Ce ne serait pas par hasard ce fichier là :

MessageUidsAlreadyDownloaded3

trouvé sous le répertoire moncompte>Bibliothèque>Mail


----------



## clutch (3 Novembre 2009)

iluro_64 a dit:


> Ce ne serait pas par hasard ce fichier là :
> 
> MessageUidsAlreadyDownloaded3
> 
> trouvé sous le répertoire moncompte>Bibliothèque>Mail


Bonsoir,

Même si la présente discussion est ancienne, je voulais remercier "iluro 64" qui a répondu ici au problème qui m'embêtait depuis quelques jours. Car mon Mail tournait sans cesse en essayant de récupérer sur mon serveur POP un message, ne sachant visiblement plus qu'il l'avait déjà enregistré.
Il m'a suffit de supprimer ce fichier MessageUidsAlreadyDownloaded3 et le tour était joué !

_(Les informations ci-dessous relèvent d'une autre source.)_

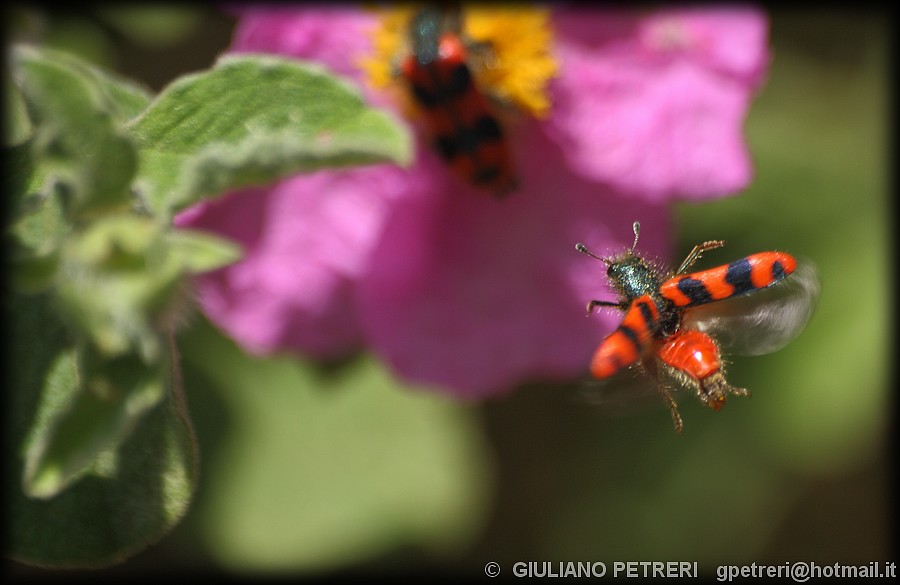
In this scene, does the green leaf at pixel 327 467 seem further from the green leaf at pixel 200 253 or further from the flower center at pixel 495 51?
the green leaf at pixel 200 253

Bonne soirée si jamais l'un de vous lit encore ce message, et encore merci !

Clément


----------



## iluro_64 (3 Novembre 2009)

clutch a dit:


> Bonsoir,
> 
> Même si la présente discussion est ancienne, je voulais remercier "iluro 64" qui a répondu ici au problème qui m'embêtait depuis quelques jours. Car mon Mail tournait sans cesse en essayant de récupérer sur mon serveur POP un message, ne sachant visiblement plus qu'il l'avait déjà enregistré.
> Il m'a suffit de supprimer ce fichier MessageUidsAlreadyDownloaded3 et le tour était joué !
> ...



Ouh là, là, c'est une vieille affaire ! Je n'en avais plus le souvenir !


----------



## clutch (23 Décembre 2009)

iluro_64 a dit:


> Ouh là, là, c'est une vieille affaire ! Je n'en avais plus le souvenir !


 

Et comme on dit, vieux motard que jamais !!


----------



## iluro_64 (23 Décembre 2009)

clutch a dit:


> Et comme on dit, vieux motard que jamais !!

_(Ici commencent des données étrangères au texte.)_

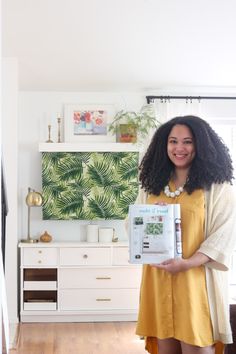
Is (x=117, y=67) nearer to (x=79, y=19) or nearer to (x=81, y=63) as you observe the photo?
(x=81, y=63)

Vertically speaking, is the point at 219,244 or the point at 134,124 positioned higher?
the point at 134,124

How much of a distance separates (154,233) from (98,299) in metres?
3.27

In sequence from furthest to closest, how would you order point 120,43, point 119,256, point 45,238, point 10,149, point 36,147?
point 36,147, point 45,238, point 119,256, point 10,149, point 120,43

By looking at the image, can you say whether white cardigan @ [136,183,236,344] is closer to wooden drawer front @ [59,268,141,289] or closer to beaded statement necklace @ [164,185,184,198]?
beaded statement necklace @ [164,185,184,198]

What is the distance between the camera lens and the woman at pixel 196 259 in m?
1.75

Le problème est que je n'ai jamais conduit ce qu'il convient d'appeler une moto


----------



## pascalformac (23 Décembre 2009)

il est vrai que toi tu as débuté sur Grand Bi à vapeur







( je sors)


----------



## iluro_64 (24 Décembre 2009)

pascalformac a dit:


> il est vrai que toi tu as débuté sur Grand Bi à vapeur
> 
> 
> 
> ...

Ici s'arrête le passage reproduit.